The aim of this study was to isolate and identify an R2R3 MYB transcription factor that regulates the flavonol biosynthesis pathway in tartary buckwheat. In addition, we analyzed the sequence characteristics and tissue specific gene expression of the identified R2R3 MYB gene. To understand its function and relationship to flavonol biosynthesis, the gene was studied in transgenic tobacco leaves, and the flavonoid content was found to be significantly higher than that of WT, and the ectopic expression FtMYB31 upregulated gene expression level and increased rutin content in tobacco.
Materials and Methods
Plant Materials and Growth Conditions
The seeds of the tartary buckwheat cultivar “Heifeng No.1” were donated by the Institute of Crop Genetic Resources (Shanxi Academy of Agricultural Sciences, Shanxi, China).
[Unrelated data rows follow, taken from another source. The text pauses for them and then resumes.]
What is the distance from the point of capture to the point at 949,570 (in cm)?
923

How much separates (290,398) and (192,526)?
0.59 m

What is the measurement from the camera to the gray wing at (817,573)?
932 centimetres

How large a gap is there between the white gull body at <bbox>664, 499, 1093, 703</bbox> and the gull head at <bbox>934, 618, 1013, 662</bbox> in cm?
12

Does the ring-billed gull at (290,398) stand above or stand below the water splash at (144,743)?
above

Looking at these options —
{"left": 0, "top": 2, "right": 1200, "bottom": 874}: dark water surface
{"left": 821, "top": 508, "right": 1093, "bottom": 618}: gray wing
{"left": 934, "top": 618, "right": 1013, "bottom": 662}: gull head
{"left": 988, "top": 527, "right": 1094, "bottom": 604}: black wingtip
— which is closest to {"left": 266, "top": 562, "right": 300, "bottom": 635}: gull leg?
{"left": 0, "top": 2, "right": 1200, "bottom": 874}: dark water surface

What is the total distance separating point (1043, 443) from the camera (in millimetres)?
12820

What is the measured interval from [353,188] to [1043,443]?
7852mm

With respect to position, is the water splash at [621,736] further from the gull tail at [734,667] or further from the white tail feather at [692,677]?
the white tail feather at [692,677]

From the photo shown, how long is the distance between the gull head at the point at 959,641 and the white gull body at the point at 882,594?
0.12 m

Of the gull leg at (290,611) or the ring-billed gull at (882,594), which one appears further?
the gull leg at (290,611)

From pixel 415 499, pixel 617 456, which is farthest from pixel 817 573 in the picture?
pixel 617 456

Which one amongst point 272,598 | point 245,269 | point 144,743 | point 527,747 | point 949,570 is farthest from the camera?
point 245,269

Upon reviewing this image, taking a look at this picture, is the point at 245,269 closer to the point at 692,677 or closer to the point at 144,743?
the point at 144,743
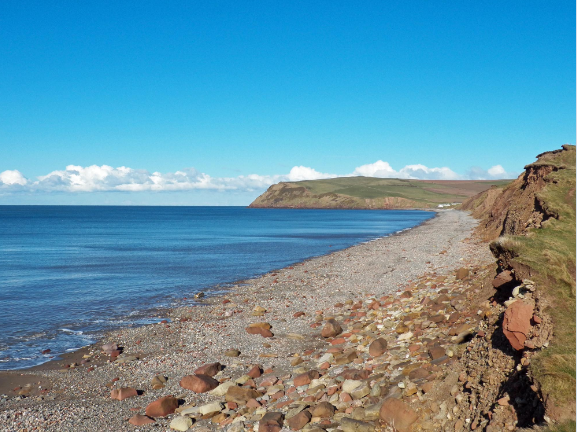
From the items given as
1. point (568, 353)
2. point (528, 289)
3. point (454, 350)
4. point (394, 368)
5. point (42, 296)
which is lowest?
point (42, 296)

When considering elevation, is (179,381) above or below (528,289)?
below

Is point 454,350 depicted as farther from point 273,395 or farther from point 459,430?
point 273,395

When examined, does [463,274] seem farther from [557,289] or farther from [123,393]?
[123,393]

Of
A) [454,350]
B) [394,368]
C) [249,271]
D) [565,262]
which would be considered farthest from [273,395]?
[249,271]

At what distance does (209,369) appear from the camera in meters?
14.4

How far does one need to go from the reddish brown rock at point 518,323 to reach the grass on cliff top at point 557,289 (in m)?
0.44

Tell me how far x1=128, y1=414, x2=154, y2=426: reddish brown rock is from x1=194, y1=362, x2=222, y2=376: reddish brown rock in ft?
9.29

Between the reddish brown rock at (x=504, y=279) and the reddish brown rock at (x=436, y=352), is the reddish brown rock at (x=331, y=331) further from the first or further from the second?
the reddish brown rock at (x=504, y=279)

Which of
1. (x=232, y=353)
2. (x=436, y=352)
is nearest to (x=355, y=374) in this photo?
(x=436, y=352)

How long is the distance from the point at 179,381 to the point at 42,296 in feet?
65.9

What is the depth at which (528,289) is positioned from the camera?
954cm

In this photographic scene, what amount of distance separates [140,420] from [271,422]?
379 cm

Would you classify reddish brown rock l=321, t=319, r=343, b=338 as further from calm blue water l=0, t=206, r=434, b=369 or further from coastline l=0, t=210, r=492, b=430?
calm blue water l=0, t=206, r=434, b=369

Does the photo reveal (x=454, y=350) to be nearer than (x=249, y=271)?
Yes
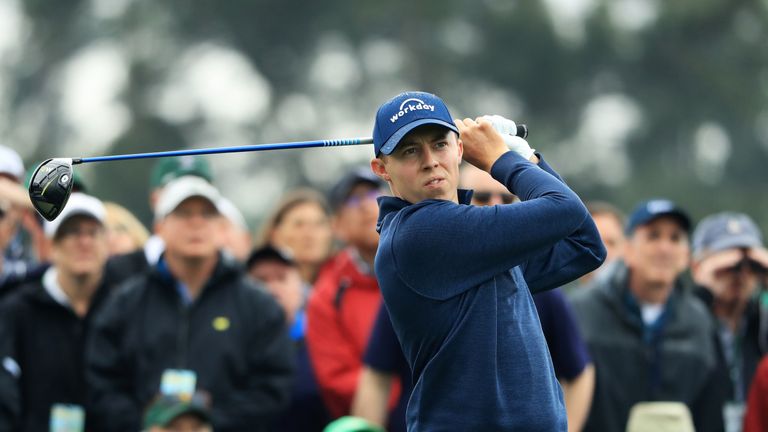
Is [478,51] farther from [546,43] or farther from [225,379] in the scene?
[225,379]

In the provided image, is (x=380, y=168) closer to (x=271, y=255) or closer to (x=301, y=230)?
(x=271, y=255)

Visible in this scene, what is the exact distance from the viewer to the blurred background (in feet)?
84.9

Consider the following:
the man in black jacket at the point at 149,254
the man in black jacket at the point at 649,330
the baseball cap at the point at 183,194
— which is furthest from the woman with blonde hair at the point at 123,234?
the man in black jacket at the point at 649,330

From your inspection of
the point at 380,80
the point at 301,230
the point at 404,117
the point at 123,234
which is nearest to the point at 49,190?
the point at 404,117

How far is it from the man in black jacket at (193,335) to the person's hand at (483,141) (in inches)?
110

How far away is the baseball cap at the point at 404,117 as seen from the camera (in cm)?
523

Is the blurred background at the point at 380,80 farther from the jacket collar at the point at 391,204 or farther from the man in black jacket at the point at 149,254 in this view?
the jacket collar at the point at 391,204

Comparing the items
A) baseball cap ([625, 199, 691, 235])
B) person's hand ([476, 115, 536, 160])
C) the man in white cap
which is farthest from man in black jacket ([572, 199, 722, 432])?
person's hand ([476, 115, 536, 160])

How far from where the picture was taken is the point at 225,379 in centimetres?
791

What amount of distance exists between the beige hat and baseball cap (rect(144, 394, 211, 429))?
2.19 m

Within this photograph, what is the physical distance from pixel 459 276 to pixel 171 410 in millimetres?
2817

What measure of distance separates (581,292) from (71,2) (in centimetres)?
2307

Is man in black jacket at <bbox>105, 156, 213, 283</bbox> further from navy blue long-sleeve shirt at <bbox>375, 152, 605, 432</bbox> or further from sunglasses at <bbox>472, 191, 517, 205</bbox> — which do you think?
navy blue long-sleeve shirt at <bbox>375, 152, 605, 432</bbox>

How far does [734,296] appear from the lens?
9.17 meters
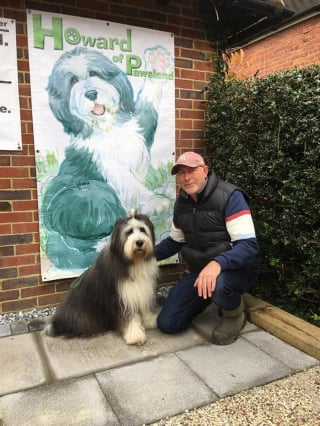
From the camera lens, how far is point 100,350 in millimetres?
3062

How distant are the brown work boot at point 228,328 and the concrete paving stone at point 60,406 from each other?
1.09 meters

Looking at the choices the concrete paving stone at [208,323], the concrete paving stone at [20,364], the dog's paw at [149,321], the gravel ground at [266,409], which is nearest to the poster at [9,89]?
the concrete paving stone at [20,364]

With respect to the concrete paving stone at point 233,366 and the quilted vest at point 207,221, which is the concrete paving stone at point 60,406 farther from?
the quilted vest at point 207,221

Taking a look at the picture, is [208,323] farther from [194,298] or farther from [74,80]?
[74,80]

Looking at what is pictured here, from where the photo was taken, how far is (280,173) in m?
3.43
Three seeds were germinated in each pot and grown in a greenhouse at Shanxi Agricultural University (northern China, 37°25′N, 112°29′E) under a light intensity of 200 μmol m−2 s−1, 24 ± 2 °C, and 16 h photoperiod. When the plants were full grown, the leaves, flowers, and grains were collected and stored at − 80 °C for further experiments. All T3 transgenic tobacco lines were planted in a greenhouse under the same growth condition as described above. The leaves of T3 transgenic lines were collected for further analyses. All experimental materials had three individual biological replicates.
Sequence Retrieval, Alignment, and Phylogenetic Analysis
A local protein blast database was constructed from the transcriptome data of leaves of F. tartaricum for further analysis using BioEdit 7.2.1 software (sequenced by Biomarker technologies, Beijing, China; unpublished). Using the conserved R2R3-MYB motif as the target sequence, a total of ten R2R3-MYB proteins in F. tartaricum, twenty from Arabidopsis, and one from Vitis vinifera, were obtained from Genbank (https://www.ncbi.nlm.nih.gov/) for sequence alignment and phylogenetic analyses. The 31 R2R3 MYB members were aligned using MUSCLE in MEGA 7.0 software with default parameters. The alignments achieved were used as an input to construct the phylogenetic tree with 10 000 bootstrap replicates with gaps deleted using MUSCLE 3.6 based on the neighbor-joining method. One R2R3-MYB gene named FtMYB31 clustered with VvMYBPA1, and this gene was selected to be cloned from leaves of F. tartaricum.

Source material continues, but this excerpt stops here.